Una gara impegnativa sentita soprattutto dai tifosi: «è un derby e come ogni derby è una partita difficile. Dovremmo essere perfetti per riportare a casa un buon risultato. La Sambenedettese arriva da una serie molto positiva di risultati, gara di Lanciano a parte. Questo trend positivo è iniziato con l'arrivo nelle Marche del DS Enzo Nucifora, che ha portato entusiasmo oltre ad essere un grande trascinatore. Non dobbiamo commettere l'errore di pensare di affrontare la stessa squadra dell'andata. Sono cambiate tante cose. C'è un nuovo allenatore e sono arrivati diversi giocatori importanti».
Nella Samb mancherà per squalifica Alfageme.

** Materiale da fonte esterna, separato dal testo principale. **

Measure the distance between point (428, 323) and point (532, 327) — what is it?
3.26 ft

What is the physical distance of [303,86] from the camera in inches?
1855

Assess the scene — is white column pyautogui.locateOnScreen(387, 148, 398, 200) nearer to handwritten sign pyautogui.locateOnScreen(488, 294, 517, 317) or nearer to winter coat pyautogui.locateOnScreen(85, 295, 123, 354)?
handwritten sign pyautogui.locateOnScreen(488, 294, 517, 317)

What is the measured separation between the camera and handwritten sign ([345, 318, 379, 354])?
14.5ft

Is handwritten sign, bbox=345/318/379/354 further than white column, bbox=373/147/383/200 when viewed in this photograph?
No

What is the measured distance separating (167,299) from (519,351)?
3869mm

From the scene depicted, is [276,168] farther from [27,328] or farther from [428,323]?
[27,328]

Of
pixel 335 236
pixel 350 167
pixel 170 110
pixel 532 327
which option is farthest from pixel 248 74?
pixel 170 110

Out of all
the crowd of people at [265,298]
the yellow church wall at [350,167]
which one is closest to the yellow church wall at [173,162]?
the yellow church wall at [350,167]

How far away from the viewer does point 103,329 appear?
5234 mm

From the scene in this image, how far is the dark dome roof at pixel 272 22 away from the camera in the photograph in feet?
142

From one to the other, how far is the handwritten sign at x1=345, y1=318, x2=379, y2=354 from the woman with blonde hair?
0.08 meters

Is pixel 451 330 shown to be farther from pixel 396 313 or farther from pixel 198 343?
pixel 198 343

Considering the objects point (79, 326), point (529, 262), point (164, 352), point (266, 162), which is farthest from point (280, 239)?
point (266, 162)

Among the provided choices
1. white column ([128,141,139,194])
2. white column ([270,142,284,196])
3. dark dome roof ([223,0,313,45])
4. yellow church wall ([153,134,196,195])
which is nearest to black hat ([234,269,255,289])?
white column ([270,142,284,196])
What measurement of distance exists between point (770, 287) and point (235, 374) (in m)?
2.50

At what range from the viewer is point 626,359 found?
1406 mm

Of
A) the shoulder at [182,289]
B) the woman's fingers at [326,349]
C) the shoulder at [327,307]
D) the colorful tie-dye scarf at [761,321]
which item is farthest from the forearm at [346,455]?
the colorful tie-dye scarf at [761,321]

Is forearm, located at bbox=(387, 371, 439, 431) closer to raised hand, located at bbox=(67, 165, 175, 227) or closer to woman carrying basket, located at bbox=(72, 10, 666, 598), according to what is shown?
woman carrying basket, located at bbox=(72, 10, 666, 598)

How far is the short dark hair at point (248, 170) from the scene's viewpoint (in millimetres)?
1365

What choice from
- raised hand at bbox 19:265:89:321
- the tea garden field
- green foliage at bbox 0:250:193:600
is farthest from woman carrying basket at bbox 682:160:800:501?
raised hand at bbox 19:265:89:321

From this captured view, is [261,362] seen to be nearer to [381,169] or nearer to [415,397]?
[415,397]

Diliso conosce il valore dell'oramai ex compagno di squadra e non si nasconde: «Luis è squalificato ed è inutile nascondere che sarà un vantaggio per noi. Nel suo periodo qui a Pescara ha fatto vedere giocate di alto livello. È un giocatore in grado di cambiare il corso di una partita quando sta bene mentalmente».
Sarà della contesa, data la squalifica di Vitiello, l'altro ex Axel Vicentini, che agirà sulla fascia in opposizione proprio a Diliso. Sarà una sfida nella sfida, ma il giocatore pescarese è tranquillo: «sono contento di ritrovare Vicentini contro. Qui a Pescara non ha trovato molto spazio in quanto la rosa era numerosissima. È un buon giocatore e può fare la differenza. L'ho conosciuto in questi mesi. È giovane ed ha tanta voglia di fare. Essendo un ex, come è logico che sia, avrà il dente avvelenato e per noi sarà un ulteriore pericolo».
Gara di San Benedetto a parte, la partita vinta con la Sangiovannese può davvero rappresentare un punto di svolta nel campionato del Pescara. I play-off, al momento, distano solo tre lunghezze ma Diliso vuol tenere i piedi per terra: «la forza di questa squadra è l'umiltà. Dobbiamo vivere alla giornata e sicuramente potremo toglierci delle soddisfazioni. Non dobbiamo assolutamente peccare di presunzione».
Di conseguenza, Diliso delinea l'obiettivo primario del “suo” Pescara: «allontaniamo prima le compagini sotto di noi. Solo dopo si potrà aspirare a raggiungere qualcosa di di diverso. La gara con la Sambenedettese, da questo punto di vista, è importante».